EXERCISE AIM => Count the lines in the records below that contain the string "image", with case counting. Reply with only the number.

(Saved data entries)
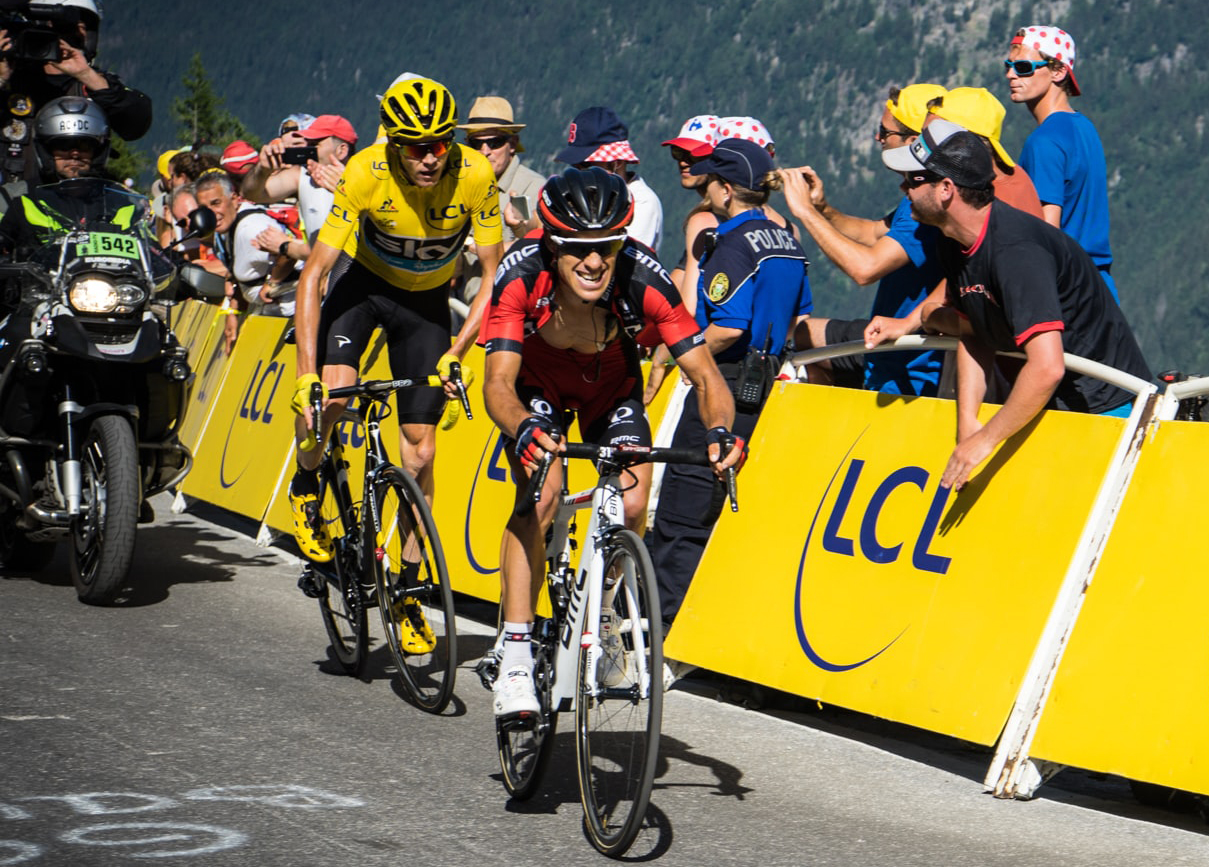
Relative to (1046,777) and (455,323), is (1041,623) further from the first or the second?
(455,323)

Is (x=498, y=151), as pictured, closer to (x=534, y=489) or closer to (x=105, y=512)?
(x=105, y=512)

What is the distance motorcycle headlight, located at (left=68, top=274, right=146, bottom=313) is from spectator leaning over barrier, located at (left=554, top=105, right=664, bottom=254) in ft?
8.82

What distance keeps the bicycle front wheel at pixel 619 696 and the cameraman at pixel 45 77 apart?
307 inches

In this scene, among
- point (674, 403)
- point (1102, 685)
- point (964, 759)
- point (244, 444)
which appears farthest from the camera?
point (244, 444)

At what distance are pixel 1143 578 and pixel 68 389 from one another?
5660 millimetres

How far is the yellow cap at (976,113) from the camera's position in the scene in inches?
278

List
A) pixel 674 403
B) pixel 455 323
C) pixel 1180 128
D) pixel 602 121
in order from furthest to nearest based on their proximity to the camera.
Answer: pixel 1180 128
pixel 455 323
pixel 602 121
pixel 674 403

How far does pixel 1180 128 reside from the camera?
195 feet

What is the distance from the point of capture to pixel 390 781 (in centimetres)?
557

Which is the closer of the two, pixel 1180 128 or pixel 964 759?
pixel 964 759

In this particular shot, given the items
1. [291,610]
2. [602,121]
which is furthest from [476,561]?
[602,121]

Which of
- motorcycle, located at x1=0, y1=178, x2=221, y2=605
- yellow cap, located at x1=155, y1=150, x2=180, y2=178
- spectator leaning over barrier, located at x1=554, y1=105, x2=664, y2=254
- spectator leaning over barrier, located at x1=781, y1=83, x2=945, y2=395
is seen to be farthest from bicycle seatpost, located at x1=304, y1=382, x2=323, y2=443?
yellow cap, located at x1=155, y1=150, x2=180, y2=178

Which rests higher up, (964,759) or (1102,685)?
(1102,685)

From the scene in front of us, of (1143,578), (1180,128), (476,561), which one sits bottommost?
(476,561)
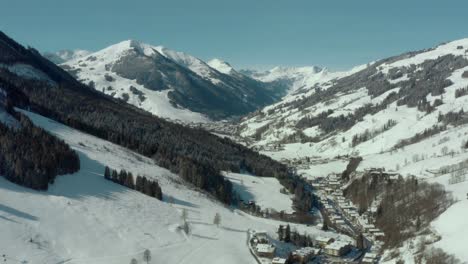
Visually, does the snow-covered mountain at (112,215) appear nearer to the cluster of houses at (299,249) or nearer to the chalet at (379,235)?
the cluster of houses at (299,249)

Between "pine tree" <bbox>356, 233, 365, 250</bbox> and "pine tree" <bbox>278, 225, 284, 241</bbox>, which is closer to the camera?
"pine tree" <bbox>278, 225, 284, 241</bbox>

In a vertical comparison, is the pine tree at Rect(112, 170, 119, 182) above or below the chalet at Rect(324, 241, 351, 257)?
above

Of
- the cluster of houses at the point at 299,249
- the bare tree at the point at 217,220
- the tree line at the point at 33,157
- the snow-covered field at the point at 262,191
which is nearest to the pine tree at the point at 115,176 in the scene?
the tree line at the point at 33,157

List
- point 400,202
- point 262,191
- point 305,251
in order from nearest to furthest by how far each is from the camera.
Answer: point 305,251 < point 400,202 < point 262,191

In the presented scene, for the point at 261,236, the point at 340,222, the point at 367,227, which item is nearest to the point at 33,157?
the point at 261,236

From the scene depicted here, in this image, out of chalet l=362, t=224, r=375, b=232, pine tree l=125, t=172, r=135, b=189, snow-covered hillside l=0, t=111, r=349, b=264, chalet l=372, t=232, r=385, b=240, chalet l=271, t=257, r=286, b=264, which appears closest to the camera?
snow-covered hillside l=0, t=111, r=349, b=264

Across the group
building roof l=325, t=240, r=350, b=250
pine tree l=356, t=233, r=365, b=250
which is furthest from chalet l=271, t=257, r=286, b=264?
pine tree l=356, t=233, r=365, b=250

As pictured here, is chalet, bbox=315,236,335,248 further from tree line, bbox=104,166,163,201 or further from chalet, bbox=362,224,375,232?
tree line, bbox=104,166,163,201

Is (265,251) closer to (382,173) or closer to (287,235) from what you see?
(287,235)
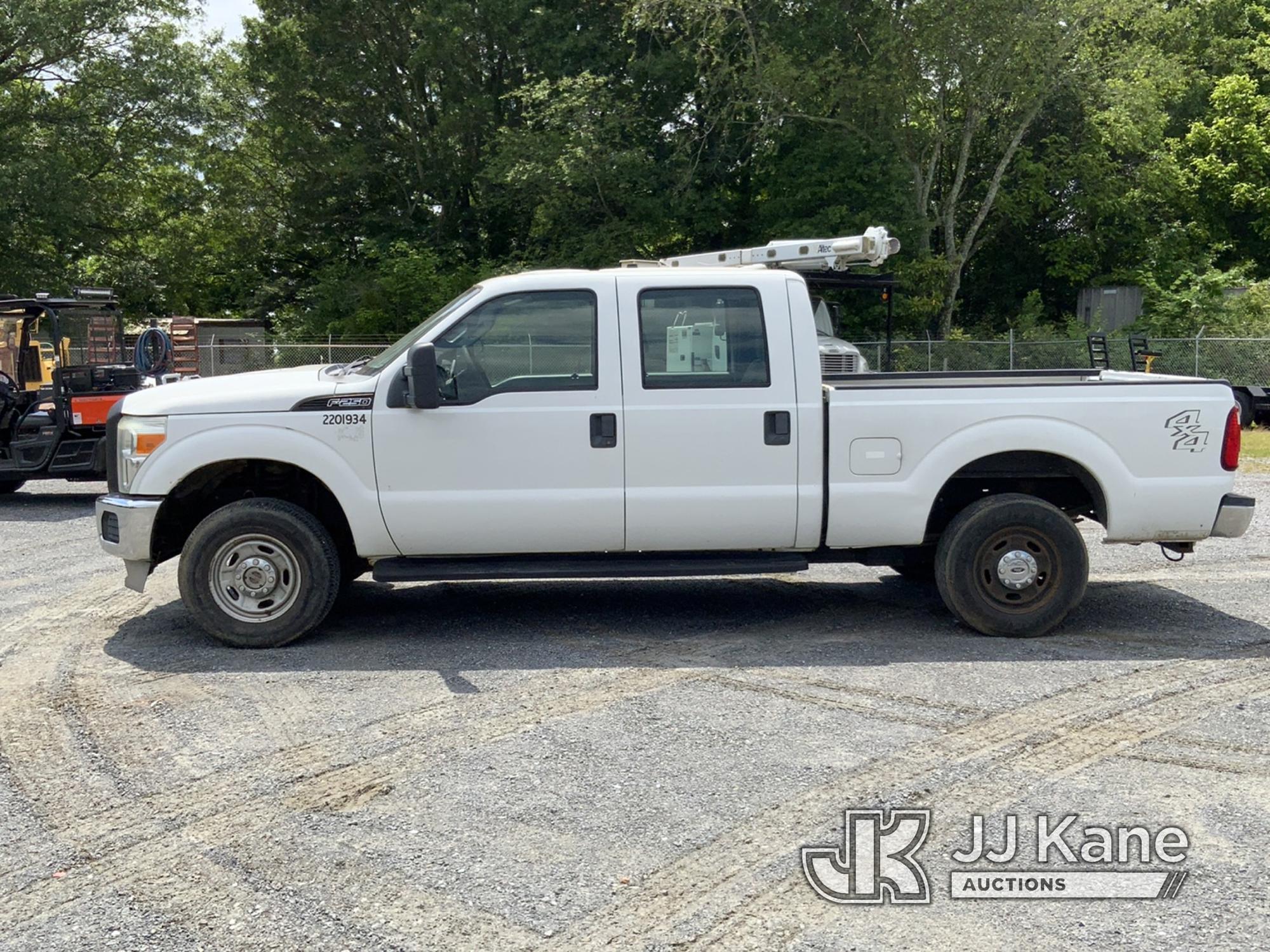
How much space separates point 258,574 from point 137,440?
0.99 meters

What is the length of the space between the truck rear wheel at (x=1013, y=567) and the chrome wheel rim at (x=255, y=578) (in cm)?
367

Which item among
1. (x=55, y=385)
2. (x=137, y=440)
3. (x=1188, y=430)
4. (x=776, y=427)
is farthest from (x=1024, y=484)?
(x=55, y=385)

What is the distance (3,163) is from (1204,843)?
3349 cm

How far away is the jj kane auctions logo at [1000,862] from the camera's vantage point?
392cm

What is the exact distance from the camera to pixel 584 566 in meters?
6.86

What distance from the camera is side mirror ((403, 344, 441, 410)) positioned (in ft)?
21.4

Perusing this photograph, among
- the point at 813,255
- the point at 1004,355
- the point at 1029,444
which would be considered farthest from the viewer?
the point at 1004,355

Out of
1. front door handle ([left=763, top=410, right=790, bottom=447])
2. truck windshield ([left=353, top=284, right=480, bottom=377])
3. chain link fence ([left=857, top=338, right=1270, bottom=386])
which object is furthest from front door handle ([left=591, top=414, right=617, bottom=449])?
chain link fence ([left=857, top=338, right=1270, bottom=386])

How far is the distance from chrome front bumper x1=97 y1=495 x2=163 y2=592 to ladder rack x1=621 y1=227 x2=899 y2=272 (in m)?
4.49

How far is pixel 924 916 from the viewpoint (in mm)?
3764

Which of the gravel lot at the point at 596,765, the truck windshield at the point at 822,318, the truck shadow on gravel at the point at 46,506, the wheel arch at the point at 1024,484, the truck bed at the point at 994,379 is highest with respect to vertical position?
the truck windshield at the point at 822,318

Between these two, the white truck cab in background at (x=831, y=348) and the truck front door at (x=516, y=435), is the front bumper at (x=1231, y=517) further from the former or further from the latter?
the white truck cab in background at (x=831, y=348)

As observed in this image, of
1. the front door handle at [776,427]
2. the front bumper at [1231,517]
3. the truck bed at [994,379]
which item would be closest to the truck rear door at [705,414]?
the front door handle at [776,427]

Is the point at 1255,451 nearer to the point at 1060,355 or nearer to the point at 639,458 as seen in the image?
the point at 1060,355
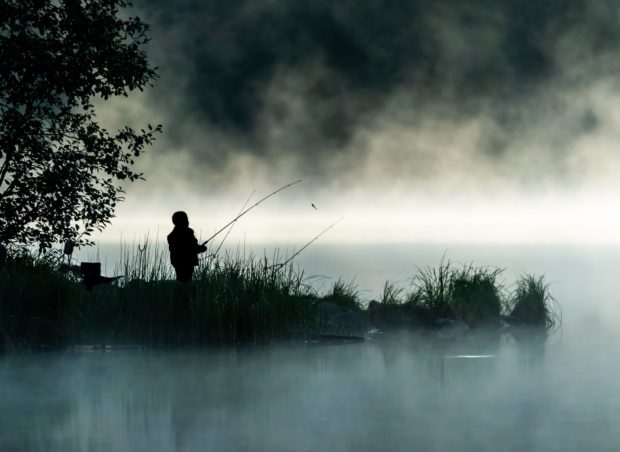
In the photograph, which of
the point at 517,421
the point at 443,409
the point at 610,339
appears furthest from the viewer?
the point at 610,339

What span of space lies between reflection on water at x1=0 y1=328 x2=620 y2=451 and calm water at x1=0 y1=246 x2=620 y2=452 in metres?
0.02

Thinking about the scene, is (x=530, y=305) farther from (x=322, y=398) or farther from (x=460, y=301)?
(x=322, y=398)

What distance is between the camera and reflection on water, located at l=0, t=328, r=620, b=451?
10.3 metres

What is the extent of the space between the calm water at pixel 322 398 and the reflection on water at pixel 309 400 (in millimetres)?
21

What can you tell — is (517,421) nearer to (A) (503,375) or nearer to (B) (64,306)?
(A) (503,375)

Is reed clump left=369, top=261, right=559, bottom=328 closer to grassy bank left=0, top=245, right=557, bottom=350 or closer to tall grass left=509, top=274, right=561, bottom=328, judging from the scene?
tall grass left=509, top=274, right=561, bottom=328

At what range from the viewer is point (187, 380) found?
14.8 meters

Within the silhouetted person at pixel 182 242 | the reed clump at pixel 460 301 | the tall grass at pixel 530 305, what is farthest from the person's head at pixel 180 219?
the tall grass at pixel 530 305

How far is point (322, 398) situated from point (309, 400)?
0.24 m

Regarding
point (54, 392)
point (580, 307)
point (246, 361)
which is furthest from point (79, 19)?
point (580, 307)

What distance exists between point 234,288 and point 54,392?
19.0 ft

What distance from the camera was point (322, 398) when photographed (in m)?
13.1

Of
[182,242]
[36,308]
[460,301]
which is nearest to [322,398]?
[182,242]

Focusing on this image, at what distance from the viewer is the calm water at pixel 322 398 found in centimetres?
1031
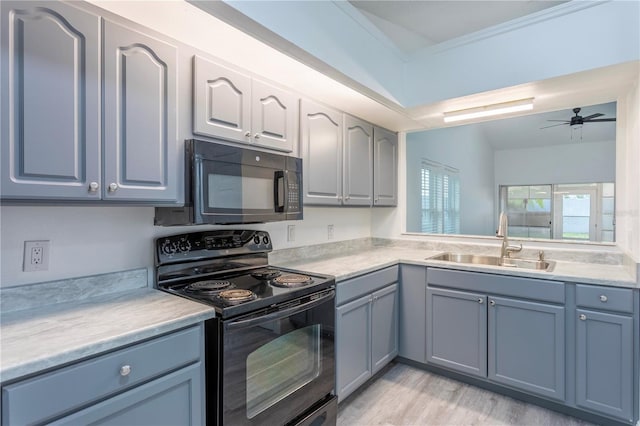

ANSWER BELOW => 4